● **Assigned task 1**: List every percentage figure that appears in the cryptocurrencies page.
● **Assigned task 2**: In the cryptocurrencies page, reproduce the passage from "Bitcoins and ilk" to "goes to @Theophite." word for word.

Cryptocurrencies

Imagine if keeping your car idling 24/7 produced solved Sudokus you could trade for heroin

September 6, 2016 — February 5, 2022

adversarial
computers are awful together
confidentiality
cryptography
incentive mechanisms
money
Figure 1

Bitcoins and ilk have thriving communities of tin-foil-hat-wearin’ and Ponzi-scheme types, and also some actual business models. Here we discuss some of them.

I run a one-person campaign to call enthusiasts for this tech cryptsters but it is not catching on. Or crypsters? Is that any easier?

Anyway, credit for the tagline on this page:

imagine if keeping your car idling 24/7 produced solved Sudokus you could trade for heroin

goes to @Theophite.

Notwithstanding the weirdness amongst many cryptsters, cryptocurrencies have practical use. For example, they are sometimes the cheapest way to get money across the border. This has been useful even for me, as a non-gun-smugglin’, non-heroin-usin’ guy who happens to move country sometimes, and doesn’t like paying a 5% conversion tithe between countries with weak banking ties, such as Australia and … anywhere which is not Australia. Crypto gets you that. In fact, last time I tried I accidentally got a -40% fee, because the value of the cryptocash increased while it was stuck in transit.

One could notionally do other useful things with cryptocurrencies, such as tip me for my work on this site. This practical use is currently not viable, though, because cryptocurrencies are so very much viewed as a capital investment rather than a medium of exchange, and you do not tip people with capital investments. This is exactly one of the problems, as Ranjan Roy argues:

Shouldn’t the whole crypto community not be rooting for prices to keep skyrocketing?

Astounding price appreciation is a death knell for becoming a medium of exchange. As long as people care about the price they’ll never engage with the utility. But the catch-22 is the price appreciation is all predicated on these digital things one—day becoming mediums of exchange.

Practically they have well-known deficiencies. For example, my exchange rate when buying cryptocurrency in Australia was terrible; I ended up paying about 8% on my last transfer after all the fees were deducted, which is worse than bank rates. My plain credit card came out better.

I am no expert in cryptocurrencies. Rather the opposite; my feeble intellect needs a n00b guide documenting the idiosyncrasies which trip me up and the weird terminology etc. This is that guide, or at least where I keep the links to the best guides. Cryptocurrencies have a vast number of hours of how-to guides; the difficulty is working out which ones are current and compensating for the marketing biases in each.

● **Data provided**:
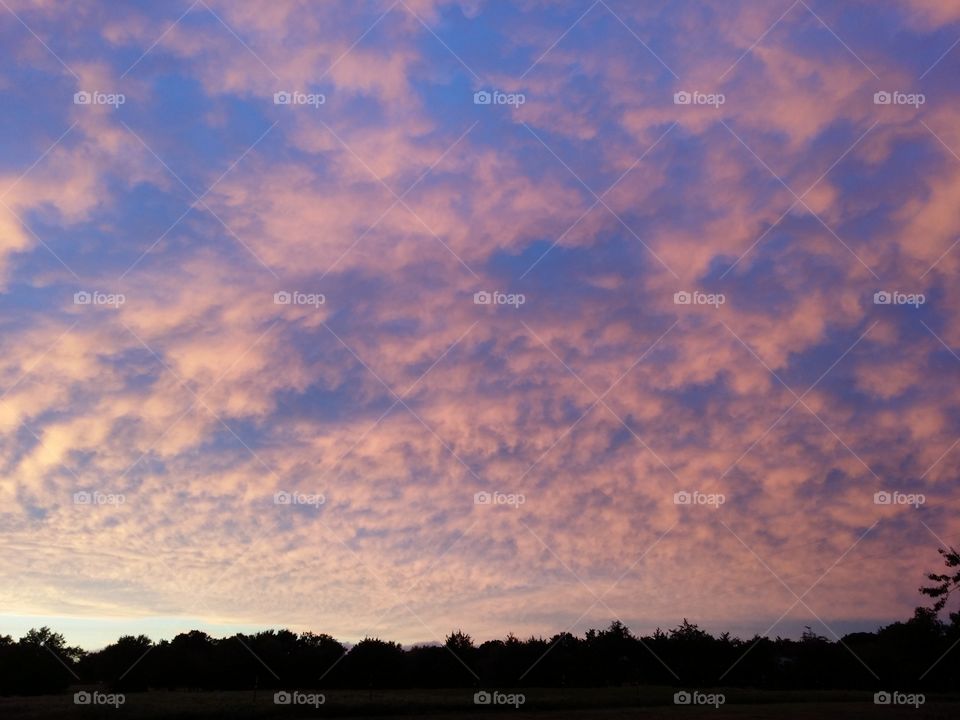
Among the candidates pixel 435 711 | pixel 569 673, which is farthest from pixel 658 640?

● **Problem solution 1**: 5%, -40%, 8%

● **Problem solution 2**:
Bitcoins and ilk have thriving communities of tin-foil-hat-wearin’ and Ponzi-scheme types, and also some actual business models. Here we discuss some of them.

I run a one-person campaign to call enthusiasts for this tech cryptsters but it is not catching on. Or crypsters? Is that any easier?

Anyway, credit for the tagline on this page:

imagine if keeping your car idling 24/7 produced solved Sudokus you could trade for heroin

goes to @Theophite.